[Saved entries]
########################################
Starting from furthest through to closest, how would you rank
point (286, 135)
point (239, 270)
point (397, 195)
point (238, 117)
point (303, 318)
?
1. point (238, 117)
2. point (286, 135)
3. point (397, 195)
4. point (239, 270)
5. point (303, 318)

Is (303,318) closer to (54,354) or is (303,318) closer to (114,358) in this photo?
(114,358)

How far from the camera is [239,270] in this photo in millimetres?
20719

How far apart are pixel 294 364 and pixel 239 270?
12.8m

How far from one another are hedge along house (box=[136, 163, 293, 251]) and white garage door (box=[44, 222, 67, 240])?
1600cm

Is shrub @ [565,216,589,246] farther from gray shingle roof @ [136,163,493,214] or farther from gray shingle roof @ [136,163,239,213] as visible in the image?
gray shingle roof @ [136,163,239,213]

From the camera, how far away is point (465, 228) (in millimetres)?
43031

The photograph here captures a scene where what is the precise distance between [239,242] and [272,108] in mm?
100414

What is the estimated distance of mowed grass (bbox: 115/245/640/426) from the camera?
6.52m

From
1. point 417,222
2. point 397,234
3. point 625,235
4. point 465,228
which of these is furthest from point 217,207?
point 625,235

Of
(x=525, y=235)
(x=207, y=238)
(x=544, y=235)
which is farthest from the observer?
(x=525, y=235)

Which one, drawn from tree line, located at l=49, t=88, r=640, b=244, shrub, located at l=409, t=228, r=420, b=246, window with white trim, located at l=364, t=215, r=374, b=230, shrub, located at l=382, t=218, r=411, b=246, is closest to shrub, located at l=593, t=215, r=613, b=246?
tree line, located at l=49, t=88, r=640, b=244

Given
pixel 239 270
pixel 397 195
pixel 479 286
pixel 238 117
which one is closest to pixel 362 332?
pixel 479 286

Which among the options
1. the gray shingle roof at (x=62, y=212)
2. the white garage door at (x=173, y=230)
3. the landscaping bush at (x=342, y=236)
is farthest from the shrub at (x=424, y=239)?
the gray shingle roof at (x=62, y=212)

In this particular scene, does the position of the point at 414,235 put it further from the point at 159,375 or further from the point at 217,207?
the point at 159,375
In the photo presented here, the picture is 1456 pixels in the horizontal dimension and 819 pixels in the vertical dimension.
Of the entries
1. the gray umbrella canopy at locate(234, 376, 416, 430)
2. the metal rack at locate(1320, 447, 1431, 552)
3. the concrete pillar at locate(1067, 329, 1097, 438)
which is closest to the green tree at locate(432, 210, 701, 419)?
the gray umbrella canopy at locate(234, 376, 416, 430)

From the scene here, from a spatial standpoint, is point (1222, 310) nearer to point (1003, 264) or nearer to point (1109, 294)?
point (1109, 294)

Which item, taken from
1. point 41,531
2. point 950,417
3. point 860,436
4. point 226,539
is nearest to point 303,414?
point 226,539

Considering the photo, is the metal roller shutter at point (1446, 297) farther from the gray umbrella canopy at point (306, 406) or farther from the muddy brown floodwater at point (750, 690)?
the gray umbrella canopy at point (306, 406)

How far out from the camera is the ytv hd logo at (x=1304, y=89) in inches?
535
########################################
### [Stated problem]
Format the entries from the line containing "How far out" through the end of the entries, inclusive, as a two-column CSV with the headers entry_text and answer. Give one row per entry, placing each value in a single quoted field with any line breaks replaced by spaces.

### [Response]
entry_text,answer
"How far out from the camera is the ytv hd logo at (x=1304, y=89) in inches?","535"